IL SUO OBIETTIVO -> Riscriva il passo del brano sulla banda dei documenti falsi che comincia con le parole "Dei quattro tunisini, tutti" e si conclude dopo "parte della procura.", sostituendo "garage" con "magazzino".

BRANO PROPOSTO ->
Dei quattro tunisini, tutti con lo stesso cognome, non è ancora chiaro il vincolo di parentela da cui sono legati. Si chiamano tutti Baazaoui e tra di loro, nel corso delle telefonate intercettate si chiamavano «cugini». Con le autorità tunisine la procura di Roma sta verificando se, come nel caso di Napulsi, le identità fornite siano reali oppure frutto dell'ennesimo falso. Quello che è certo è che la banda aveva a disposizione un garage nei pressi di piazza Mercato dove gli uomini della Digos di Napoli hanno rinvenuto decine di carte d'identità, patenti, libretti di circolazione e permessi di soggiorno ancora da compilare. Su tutto il materiale rinvenuto nel garage e nelle abitazioni dei tunisini sono ora in corso ulteriori verifiche da parte della procura.

Il capo della banda, Akram Baazaoui, viveva a pochi passi dal teatro San Ferdinando, in vico della Guardia; l'altro componente Dhiaddine abitava non molto distante, a corso Garibaldi. Quest'ultimo era il più attivo sui social network dove aveva creato almeno quattro profili Facebook. Del resto era proprio grazie alle attività su internet che l'organizzazione poteva prosperare, su Messanger arrivavano le foto e le generalità degli immigrati da apporre poi sui documenti falsi. Gli altri due membri della banda risiedevano invece nel Casertano. Mohammed, il braccio destro di Akram, abitava a Villa di Briano; Rabie viveva invece a Casal di Principe. Entrambi, quando l'attività della vendita dei documenti falsi scemava, vendevano sigarette di contrabbando all'esterno dei supermercati nella zona dell'Agro-aversano. Il loro compito era non solo ospitare gli immigrati per i pochi giorni utili a fabbricare i documenti falsi, ma anche a riscuotere i pagamenti utilizzando molto spesso un'agenzia di Money Transfer di San Cipriano d'Aversa.

BLOCCO DATI ->
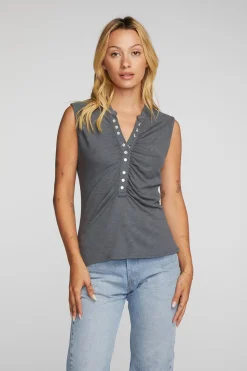 Outlet Chaser Brand Gauze Jersey Snap Down Tank With Shirring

SOLUZIONE DEL COMPITO ->
Dei quattro tunisini, tutti con lo stesso cognome, non è ancora chiaro il vincolo di parentela da cui sono legati. Si chiamano tutti Baazaoui e tra di loro, nel corso delle telefonate intercettate si chiamavano «cugini». Con le autorità tunisine la procura di Roma sta verificando se, come nel caso di Napulsi, le identità fornite siano reali oppure frutto dell'ennesimo falso. Quello che è certo è che la banda aveva a disposizione un magazzino nei pressi di piazza Mercato dove gli uomini della Digos di Napoli hanno rinvenuto decine di carte d'identità, patenti, libretti di circolazione e permessi di soggiorno ancora da compilare. Su tutto il materiale rinvenuto nel magazzino e nelle abitazioni dei tunisini sono ora in corso ulteriori verifiche da parte della procura.